Consigne — Selon l'extrait sur le roman d'Eileen Chang, que signifie la calligraphie de la couverture du livre ?
═══ Extrait du document
J'aime imaginer que l'illustration manquante est proche de celui ou celle qui l'a dérobée et qu'elle lui apporte du bonheur....
Anonyme,
"Recyclé livres" brasse des milliers de livres. Je pense que ces travailleurs ne se sont dont pas aperçu de l'absence de ces deux pages. Le livre était en très bon état et l'envoi soigné.
J'ai découvert encore autre chose. La calligraphie de la couverture signifie "Cangue".
Et la première page contient le paragraphe que vous venez de citer, Soleil vert.
Même "la clarté de la lune (qui) illuminait la bordure de l'oreiller" mais là c'est celui de la servante.
Ce roman m'a vraiment plu. Il est remarquablement construit en miroir.
Voilà, c'est le moment que j'aime. Ce plus tard du livre refermé.
Cette larme à la fin. Toute la détresse d'un être qui a perdu sa vie en voulant arracher l'épine qui la blessait : être née loin de ce monde qui la fascinait. Puis en recevoir mille blessures.
L'auteur nous parle à travers son livre.
Je sens qu'Eileen Chang a été proche de Sixte malgré sa chute dans la perversion, la cruauté. C'est un livre qui fait mal. Eileen Chang avait quelque chose à nous dire d'inoui de l'emprise du désespoir sur son personnage, cette bascule qui transforme la souffrante en bourreau.
Je crois aussi que la fournaise historique qu'elle traversait abimait sa force de vivre.
C'est pour cela qu'elle souhaitait un coin de ciel de nuit par le bleu émeraude de la couverture de son livre. Un bleu à l'âme.
Reste la lune si belle dans cette nuit....
Un peu comme Paul Edel dans son dernier texte quand il écrit cette "Envie subite d’ensauvagement. Prendre n’importe quelle route de campagne qui mène à un sentier pour fuir ce monde qui a soif de désastres. La fugue(..)"
C'est cela la chance qu'offre l'écriture pour lui, pour elle.
Comme la peinture, les couleurs, le dessin pour Matisse. Mettre au monde, un autre monde tantôt chaotique, tantôt réparé ou imaginaire.
══════
═══ Données fournies
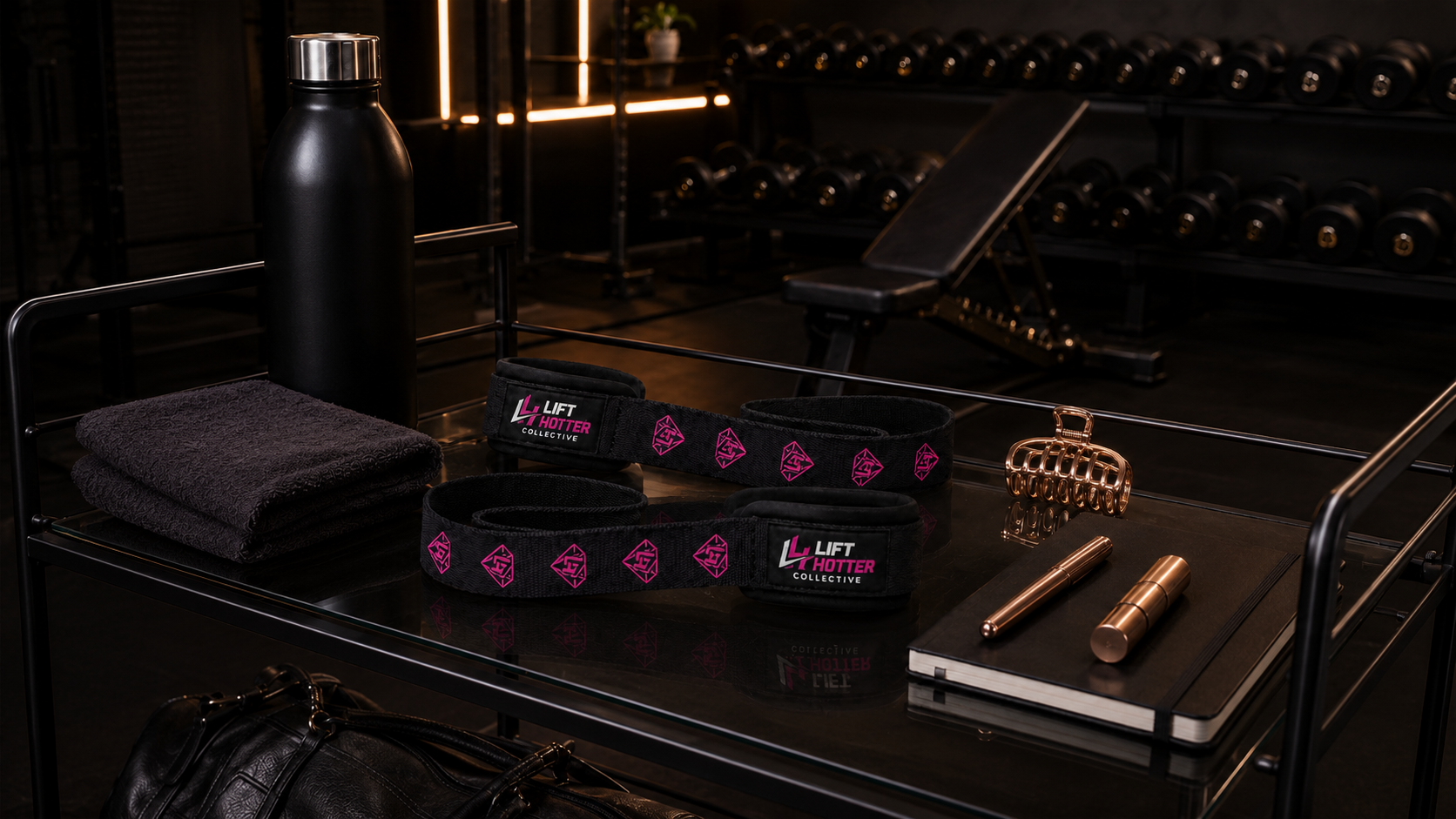 Lift Hotter lifting straps styled on a bar cart with water bottle, hair clip, and notebook in a home gym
══════
Exercice corrigé — Elle signifie « Cangue ».